Sono in Spagna e la temperatura a Madrid raggiunge i 40 gradi, potrei dire che i giorni di missione a La Guajira (nord-ovest del Venezuela) mi hanno preparato al caldo soffocante. Mi sono chiesta molte volte “Quanti merende serviamo nell'oratorio? Quanto abbiamo fatto senza sapere nella missione?”. L'oratorio ci ha sicuramente preparato ad emigrare.
Come stai vivendo questa nuova vita?
Sono aperta a conoscere altre culture, a dare valore al poco e l’austerità come se fossimo nelle missioni, non è facile però è familiare; solo che non distribuiamo la programmazione della Settimana Santa ma il nostro Curriculum per cercare un lavoro. Grazie al Signore per quello che ho imparato in oratorio. Stiamo sperimentando il Don Bosco emigrante che parte da I Becchi a realizzare i suoi sogni e imparare ad essere “muratore, falegname, ciabattino, fabbro".
Senti che qualcosa ti unisce ai salesiani?
In ogni città che andiamo e contattiamo un membro del MGS, abbiamo la certezza che lì abbiamo un amico. Abbiamo constatato sulla nostra pelle che dove c’è Chiesa in nessun posto del mondo si trova da solo. Abbiamo cercato la chiesa più vicina e siamo stati accolti, in mezzo alla diversità, semplicemente perché “questa gente è molto in gamba”. La nostra Famiglia Salesiana che ci apre le porte, ci fa passare e ci fa sentire in famiglia.

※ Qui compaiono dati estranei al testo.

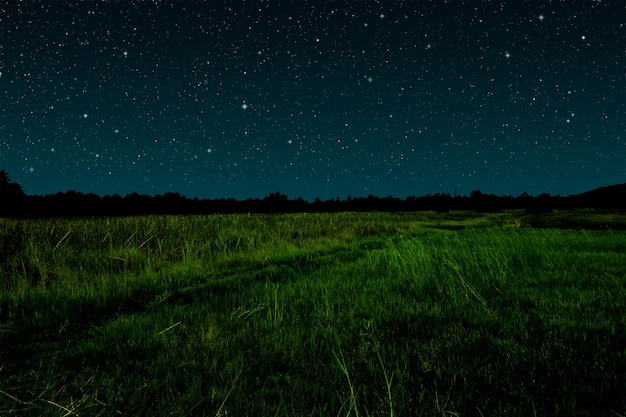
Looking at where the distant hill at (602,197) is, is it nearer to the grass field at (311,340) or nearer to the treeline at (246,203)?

Che cosa prendi quando parti per altri luoghi?
Il sorriso è la nostra trincea e l’allegria la nostra metodologia, entrambi irrinunciabili, entrambi sono il nostro mantello e scudo, anche se di tanto in tanto li bagnamo con alcune lacrime di fronte al Tabernacolo, che è diventato il nostro portale magico in qualsiasi luogo, che ci unisce al nostro amato Venezuela. Nel parlare con gli oratoriani emigranti concludiamo sempre allo stesso modo. “È Maria Ausiliatrice che ha fatto tutto!”.